Enfin ! Sameer Ahmad donne un concert dans sa ville

En vue dans des médias nationaux (France Inter, FIP, Nova…) depuis la sortie de son cinquième album en date La vie est bien faite il y a un an, plébiscité pour son rap singulier utilisant des symboles du cinéma, de la pop culture, des cultures urbaines, afro-américaine, ou de ses origines irakiennes, le montpelliérain Sameer Ahmad assure la première partie de Talib Kweli, pilier du hip-hop conscient américain, ce mercredi 16 avril au Rockstore. Un évènement dans l’événement puisque malgré plus de vingt ans de carrière et une critique unanime, c’est la première fois que le Baudelaire en sportwear livre une prestation live en son nom dans sa ville. 

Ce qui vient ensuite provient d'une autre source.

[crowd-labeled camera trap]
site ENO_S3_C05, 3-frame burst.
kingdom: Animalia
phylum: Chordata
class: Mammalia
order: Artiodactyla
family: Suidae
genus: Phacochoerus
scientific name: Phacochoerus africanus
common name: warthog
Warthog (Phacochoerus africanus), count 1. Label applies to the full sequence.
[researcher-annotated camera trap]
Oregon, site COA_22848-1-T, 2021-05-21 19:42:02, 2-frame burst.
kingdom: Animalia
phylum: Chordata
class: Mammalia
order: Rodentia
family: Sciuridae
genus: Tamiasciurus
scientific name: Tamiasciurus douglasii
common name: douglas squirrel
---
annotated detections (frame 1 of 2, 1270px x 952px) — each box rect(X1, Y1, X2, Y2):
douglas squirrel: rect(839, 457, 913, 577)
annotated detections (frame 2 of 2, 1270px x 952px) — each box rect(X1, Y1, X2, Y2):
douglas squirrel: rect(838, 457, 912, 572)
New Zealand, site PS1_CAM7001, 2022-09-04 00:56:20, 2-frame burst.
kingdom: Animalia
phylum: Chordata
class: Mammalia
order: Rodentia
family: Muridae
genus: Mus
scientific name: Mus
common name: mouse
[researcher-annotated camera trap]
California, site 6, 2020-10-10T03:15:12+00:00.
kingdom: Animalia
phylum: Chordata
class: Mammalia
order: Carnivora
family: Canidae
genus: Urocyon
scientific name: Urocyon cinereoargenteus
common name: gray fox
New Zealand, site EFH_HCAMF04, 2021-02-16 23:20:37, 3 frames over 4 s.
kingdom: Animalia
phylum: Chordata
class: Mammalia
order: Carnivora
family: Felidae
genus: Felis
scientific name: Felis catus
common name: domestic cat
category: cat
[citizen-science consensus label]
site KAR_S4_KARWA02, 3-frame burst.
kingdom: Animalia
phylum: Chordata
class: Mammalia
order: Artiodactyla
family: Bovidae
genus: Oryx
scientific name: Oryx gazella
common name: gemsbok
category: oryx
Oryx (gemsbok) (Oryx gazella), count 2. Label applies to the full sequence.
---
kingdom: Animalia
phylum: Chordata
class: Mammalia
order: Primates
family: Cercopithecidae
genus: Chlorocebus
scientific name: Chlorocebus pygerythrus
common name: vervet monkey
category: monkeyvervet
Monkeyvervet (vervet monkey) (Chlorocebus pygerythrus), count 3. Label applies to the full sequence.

Avec La Vie est Bien Faite, son cinquième album sorti en mars 2024 sur le label indépendant Bad Cop Bad Cop qui l’accompagne depuis plus de dix ans, sa carrière a pris une autre dimension. Puisqu’à plus de quarante ans, là où en général certains artistes décident de jeter l’éponge à trimer pour vivre un temps soit peu de leur art, lui, a décidé d’enfin s’y coller. Lâchant pour ce faire son poste de professeur des écoles.

On comprend que l’idée l’ait titillé. La presse spécialisée, tout comme des darons du rap français (AKH, Dany Dan, Sako…), le couvre d’éloges depuis Justin Herman Plaza, paru en 2010, que son auteur considère comme son premier disque. Depuis les projets se sont enchaînés et le bouche-à-oreille de passionnés attentifs à ce qui se fait en marge des majors et du rap game, constituant un solide auditoire, est allé jusqu’à toquer à la porte de la Villa Albertine. Un prestigieux programme de résidences aux Etats-Unis soutenu par le Ministère de la Culture auquel Sameer Ahmad a pris part en 2022 à Miami.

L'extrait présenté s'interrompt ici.